Duh, Raja Pop? Dulu, secara latah saya mengenalkan diri sebagai Ahmad Jackson ketika ditanya Pak Akib di acara Pramuka. Lagu-lagunya dikenal oleh remaja yang sekolah ke kota. Black or White menguncang selera musik warga, tanpa saya tahu makna terdalam dari nyanyian ini. 

Kini, Dua kata ini bisa ditukar dgn lema apa saja untuk menegaskan identitas usah menutup hakikat bahwa kita adalah manusia yang sama dan setara. Budayalah yang menciptakan tanda, apakah kelas, keyakinan, dan kedudukan. Dalam sunyi, jati diri hadir.

__DATA YANG DIBERIKAN__:
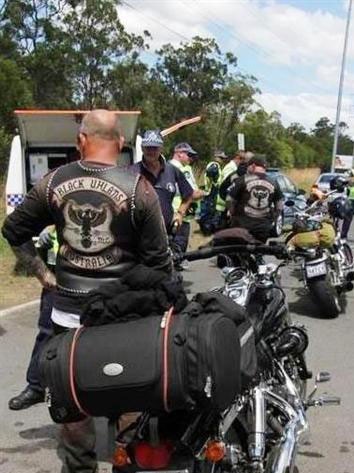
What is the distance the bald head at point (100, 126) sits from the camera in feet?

__URAIAN TUGAS__:
Tentukan apakah setiap pernyataan berikut sesuai dengan kutipan teks, jawab ya atau tidak, dan sertakan kata-kata penentu dari teks tanpa diubah: (a) Penulis pernah memperkenalkan diri sebagai Ahmad Jackson di acara Pramuka. (b) Penulis sudah memahami makna terdalam lagu Black or White ketika lagu itu mengguncang selera musik warga. (c) Menurut teks, budayalah yang menciptakan tanda seperti kelas, keyakinan, dan kedudukan.

__JAWABAN TERTULIS__:
(a) Ya: "secara latah saya mengenalkan diri sebagai Ahmad Jackson ketika ditanya Pak Akib di acara Pramuka"
(b) Tidak: "tanpa saya tahu makna terdalam dari nyanyian ini"
(c) Ya: "Budayalah yang menciptakan tanda, apakah kelas, keyakinan, dan kedudukan."